Considerada a principal sinalização de que o governo Luiz Inácio Lula da Silva leva a situação fiscal a sério, o arcabouço fiscal não deve ter vida longa, uma vez que ao focar na receita e não nas despesas, o sistema não conseguirá garantir a arrumação das contas públicas, servindo apenas para amenizar sua deterioração ao longo do tempo.

A avaliação é de Rogério Xavier, CEO da SPX Capital, gestora que tem R$ 45,3 bilhões sob gestão. Xavier disse ainda que a situação piora à medida que as economias do País e do resto do mundo começam a dar sinais de melhora, estimulando o governo a elevar os gastos públicos.

"Acho que esse modelo (arcabouço fiscal) vai cair, assim como aconteceu com o teto de gastos, não dou muita importância a ele", disse Xavier, na segunda-feira, 29 de janeiro, durante painel no 11ª edição Latin America Investment Conference (LAIC), organizado pelo UBS. "Vamos ter de fazer uma outra Reforma da Previdência, Tributária... ter um outro arcabouço."

Para ele, o País está esgotando o espaço para arrumar a casa para financiar o déficit primário, considerando o fato de o governo Lula privilegiar gastos para reforçar o lado social e os investimentos, enquanto precisa lidar com um Congresso reativo a iniciativas que visam a aumentar a arrecadação. "Essa é uma equação difícil de se resolver e teremos muita dificuldade nos próximos anos se continuar com esse arcabouço", afirmou Xavier.

Se foi pessimista a respeito da política fiscal, Xavier se mostrou otimista quanto à trajetória da inflação e dos juros, destacando que o trabalho do Banco Central (BC) e a desinflação vinda da parte de bens e alimentos ajudaram o Brasil a ter um desempenho melhor que o esperado, com o IPCA de 4,62% vindo dentro do intervalo da meta de inflação. "A inflação também surpreendeu. Jamais no meu melhor sonho imaginava que o BC alcançaria a meta em 2023", afirmou.

Em meio a um cenário deflacionário nas principais economias do mundo, levando o Federal Reserve (Fed, o banco central dos Estados Unidos) e o Banco Central Europeu (BCE) a começarem a indicar que iniciarão um processo de afrouxamento monetário, o BC pode ver espaço para acelerar os cortes que iniciou em junho do ano passado, reduzindo a Selic mais do que 0,50 ponto percentual.
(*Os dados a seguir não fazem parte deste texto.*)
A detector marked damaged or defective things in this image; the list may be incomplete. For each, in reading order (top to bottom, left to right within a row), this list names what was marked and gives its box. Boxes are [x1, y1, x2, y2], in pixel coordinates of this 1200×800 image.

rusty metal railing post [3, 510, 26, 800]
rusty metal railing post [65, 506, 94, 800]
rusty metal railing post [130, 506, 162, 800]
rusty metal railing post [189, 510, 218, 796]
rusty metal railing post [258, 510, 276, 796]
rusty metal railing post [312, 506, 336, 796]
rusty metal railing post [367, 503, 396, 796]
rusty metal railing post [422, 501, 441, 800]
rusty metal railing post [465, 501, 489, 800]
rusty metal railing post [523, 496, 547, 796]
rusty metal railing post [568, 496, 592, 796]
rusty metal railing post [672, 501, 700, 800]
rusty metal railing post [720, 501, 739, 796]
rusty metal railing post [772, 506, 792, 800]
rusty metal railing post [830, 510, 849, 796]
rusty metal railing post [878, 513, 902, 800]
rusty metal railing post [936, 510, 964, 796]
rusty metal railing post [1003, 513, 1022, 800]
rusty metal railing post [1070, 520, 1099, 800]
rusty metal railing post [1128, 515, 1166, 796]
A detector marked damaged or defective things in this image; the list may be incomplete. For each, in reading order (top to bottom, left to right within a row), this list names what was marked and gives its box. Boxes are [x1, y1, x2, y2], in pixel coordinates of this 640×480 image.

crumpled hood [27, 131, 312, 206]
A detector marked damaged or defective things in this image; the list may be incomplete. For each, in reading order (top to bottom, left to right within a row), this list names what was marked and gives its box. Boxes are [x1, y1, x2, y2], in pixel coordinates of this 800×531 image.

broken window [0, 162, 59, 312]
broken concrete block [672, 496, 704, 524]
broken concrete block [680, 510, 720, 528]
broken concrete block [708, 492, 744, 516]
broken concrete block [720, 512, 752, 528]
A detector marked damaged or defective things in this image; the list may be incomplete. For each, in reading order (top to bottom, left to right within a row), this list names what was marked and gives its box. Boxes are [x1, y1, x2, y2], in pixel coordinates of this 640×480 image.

A taxa básica de juros do Brasil está atualmente em 11,75% ao ano.

"O que vai ser de fato o trigger é o início de corte de juros nos países avançados, que acredito que começa em março", afirmou Xavier. "Se isso acontecer, vamos ver uma inflação com cara boa, com as expectativas no Focus recuando para o centro da meta."

Neste momento, o Boletim Focus do BC indica que o mercado vê o IPCA próximo de 3,86% neste ano. Diante das boas condições globais, Xavier espera que o mercado passe a projetar uma inflação entre 3,40% e 3,50%. Ele estima que a inflação feche o ano em 3,30%.

A grande interrogação para Xavier é a situação da China. Segundo ele, o gigante asiático passa por sinais de esgotamento econômico e que ainda é difícil saber quando a situação vai de fato se agravar.

"Vejo que na China começa a ter vários 'vazamentos', em vários setores, que dependem da habilidade do gestor de 'girar pratinhos'", disse. "Mas a quantidade de pratinhos para girar é enorme."

As consequências devem vir pelo lado comercial, prejudicando especialmente os países emergentes. Mas Xavier disse que o excesso de alavancagem das empresas e do sistema bancário pode respingar pelo canal financeiro, para quem está bastante comprado em títulos de dívida chineses.

Segundo ele, a China está seguindo o mesmo "enredo" que outros países emergentes problemáticos, querendo controlar o mercado de ações, resgatando empresas e com os bancos muito alavancados. "Quando vemos o enredo, vemos que ele é o mesmo que o visto na Turquia, na Argentina em 2000, da Rússia", afirmou.

Xavier alertou ainda que uma deterioração significativa da economia pode levar Pequim a usar a "estratégia externa" para reafirmar seu poder perante a população. No caso, anexar Taiwan militarmente. "Taiwan é um risco real, mas não é para agora", disse.